4.2. Venom Samples Preparation

To test molecules with OC differentiation and immunoregulation potential effects, B. moojeni venom, available at the biobank of the Center of Excellence for the Discovery of Molecular Targets (CENTD), was used. B. moojeni venom (10.0 mg/mL) was also fractionated using a 10 kDa cutting membrane, resulting in low and high molecular mass fractions.

4.3. Cell Viability Test—Cell Count Kit 8 (CCK8)

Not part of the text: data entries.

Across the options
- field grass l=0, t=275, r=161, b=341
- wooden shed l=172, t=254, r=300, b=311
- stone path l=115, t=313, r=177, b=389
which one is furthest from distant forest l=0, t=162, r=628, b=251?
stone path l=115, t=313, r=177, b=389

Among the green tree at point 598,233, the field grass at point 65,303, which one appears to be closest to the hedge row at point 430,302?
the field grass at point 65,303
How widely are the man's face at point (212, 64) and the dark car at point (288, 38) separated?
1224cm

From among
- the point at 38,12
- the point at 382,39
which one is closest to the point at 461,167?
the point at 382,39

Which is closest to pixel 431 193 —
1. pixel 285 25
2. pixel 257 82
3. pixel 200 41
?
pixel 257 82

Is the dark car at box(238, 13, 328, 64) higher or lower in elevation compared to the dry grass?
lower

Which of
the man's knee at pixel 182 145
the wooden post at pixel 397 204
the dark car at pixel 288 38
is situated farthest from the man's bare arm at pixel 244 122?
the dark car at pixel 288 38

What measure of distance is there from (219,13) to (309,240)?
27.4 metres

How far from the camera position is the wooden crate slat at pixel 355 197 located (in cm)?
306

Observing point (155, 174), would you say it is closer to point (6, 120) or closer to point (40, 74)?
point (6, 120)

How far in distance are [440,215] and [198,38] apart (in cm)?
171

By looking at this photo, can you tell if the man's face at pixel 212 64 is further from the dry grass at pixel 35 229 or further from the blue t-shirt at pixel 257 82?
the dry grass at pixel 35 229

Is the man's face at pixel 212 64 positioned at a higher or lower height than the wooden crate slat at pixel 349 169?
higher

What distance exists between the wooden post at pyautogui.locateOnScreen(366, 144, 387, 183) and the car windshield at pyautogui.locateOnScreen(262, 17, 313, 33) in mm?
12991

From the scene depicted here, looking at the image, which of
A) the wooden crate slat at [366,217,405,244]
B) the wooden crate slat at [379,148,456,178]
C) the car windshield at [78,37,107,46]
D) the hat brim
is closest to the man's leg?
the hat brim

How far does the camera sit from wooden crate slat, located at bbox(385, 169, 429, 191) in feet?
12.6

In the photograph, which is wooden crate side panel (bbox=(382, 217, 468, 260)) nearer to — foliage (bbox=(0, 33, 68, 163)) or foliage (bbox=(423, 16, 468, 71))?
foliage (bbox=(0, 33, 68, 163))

The cells were plated following the protocol for differentiating PBMCs into osteoclasts (item 4.1). Cell viability was assessed on the 15th day of culture, using the Cell Count Kit-8 (CCK-8, Dojindo Molecular Technologies, Kumamoto, Japan), a period corresponding to 24 h after the cells were challenged with the venom and fractions. The CCK-8 solution was added at a 1:20 ratio with incubation in a humidified environment, at a tension of 5% CO2 for 4 h, and the optical density (DO) obtained in a spectrophotometer (Quant, Bio-Tek Instruments, INC) with a wavelength of 450 nm. The results were expressed as a percentage, based on calculations correlating the samples’ optical densities with the optical density of the control and the reagent (white).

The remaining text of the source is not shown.